I was trying to learn about regular expressions for a project where I want to create a textmate grammar, regexes seem relatively simple but really hard to read for me, so I tried to create a utility module hat could generate them, it kinda works as intended and generate regular expressions that actually work, all aliased by easy to understand names.

for example:

struc_enum = OrGroup("struct", "enum")
whitespace = TAB_SPACE.at_least(1)

results in:

(?:struct|enum)
[ \t]+

in this case, there's not much benefit in using python aliases but then I can do:

valid_name = r"\b" + Group(ALPHA, ALPHANUMERIC.repeated())
struc_enum = OrGroup("struct", "enum")
typed_name = (struc_enum + whitespace).optional() + valid_name + whitespace + valid_name.captured()

and ths is what print(typed_name) displays:

(?:(?:(?:struct|enum)[ \t]+)?\b[a-zA-Z][a-zA-Z\d]*[ \t]+(\b[a-zA-Z][a-zA-Z\d]*))

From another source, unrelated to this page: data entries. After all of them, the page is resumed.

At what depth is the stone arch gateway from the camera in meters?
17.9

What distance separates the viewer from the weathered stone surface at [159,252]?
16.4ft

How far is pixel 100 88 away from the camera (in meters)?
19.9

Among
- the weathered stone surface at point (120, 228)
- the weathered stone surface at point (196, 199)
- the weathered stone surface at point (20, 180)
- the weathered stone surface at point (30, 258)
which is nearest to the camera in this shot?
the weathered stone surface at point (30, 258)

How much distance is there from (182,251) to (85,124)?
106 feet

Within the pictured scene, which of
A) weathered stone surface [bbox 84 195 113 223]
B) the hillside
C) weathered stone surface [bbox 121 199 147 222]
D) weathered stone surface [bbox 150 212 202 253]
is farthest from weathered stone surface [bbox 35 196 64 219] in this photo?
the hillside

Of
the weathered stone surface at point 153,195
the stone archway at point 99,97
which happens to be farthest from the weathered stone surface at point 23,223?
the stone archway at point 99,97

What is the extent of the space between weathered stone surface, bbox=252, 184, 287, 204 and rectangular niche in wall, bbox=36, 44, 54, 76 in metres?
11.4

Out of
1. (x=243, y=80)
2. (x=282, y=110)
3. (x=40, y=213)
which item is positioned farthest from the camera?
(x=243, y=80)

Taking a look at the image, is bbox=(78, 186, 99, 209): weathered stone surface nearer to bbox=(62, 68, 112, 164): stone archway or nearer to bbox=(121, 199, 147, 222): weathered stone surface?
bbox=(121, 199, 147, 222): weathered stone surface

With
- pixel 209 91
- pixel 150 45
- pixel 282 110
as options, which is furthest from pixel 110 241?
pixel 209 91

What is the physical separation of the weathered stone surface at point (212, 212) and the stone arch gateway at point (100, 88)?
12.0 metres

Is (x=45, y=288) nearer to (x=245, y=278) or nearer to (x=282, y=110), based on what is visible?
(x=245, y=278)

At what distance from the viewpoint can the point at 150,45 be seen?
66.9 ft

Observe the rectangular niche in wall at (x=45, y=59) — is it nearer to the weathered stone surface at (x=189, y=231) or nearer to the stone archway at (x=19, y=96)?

This method can be used to create small snippets and concatenate them to construct more complex patterns, but for each level of concatenation the expression grows exponentially large, such that I could easily get at this point:

(?:(func)[\s]+([a-zA-Z_]+[a-zA-Z\d_]*)[\s]*\([\s]*(?:[a-zA-Z_]+[a-zA-Z\d_]*(?:[\s]*[a-zA-Z_]+[a-zA-Z\d_]*[*]{,2})?(?:[\s]*,[\s]*[a-zA-Z_]+[a-zA-Z\d_]*(?:[\s]*[a-zA-Z_]+[a-zA-Z\d_]*[*]{,2})?)*[\s]*)?\))

In an atom grammar this big regex above can match lines like this, but it doesn't seem to work elsewhere:

func myfunc(asd asd*, asd*, asdasd)
func do_foo01(type arg1, int arg2)

With enough patience, a human might construct an equivalent expression but probably much shorter, which raises the question. Are big regular expressions worse or better than the equivalent shorter ones int terms of computational overhead? At which point can we consider regexes too big?


Solution

  • I think this is a fine idea, but you need to be clear with yourself about the scale of the project you're undertaking.

    We almost never need to use regular expressions; we could take apart every string and write our own parsing operations using starts_with and ifs etc. But regex syntax is a mature, powerful system that let's us succinctly express certain kinds of logic.

    Often regexes are hard to read. There are some tools that can help, but the idea of a less succinct system for doing the stuff we currently do with regexs is sound. The hard part will be replicating the breadth, power, and reliability of existing regex systems.

    My guess is you'll be best served by learning to tolerate the density of regular expressions. Possibly we might be better served by you building a easier-to-read system for sting-parsing, but you'll have about 20 years of catching up to do.

    Regarding performance: Regexes are (can be) compiled. Depending on the context, this can have a big performance benefit.
    Anyway, like any sufficiently powerful language, the length of the instruction is a poor indicator of it's run-time complexity.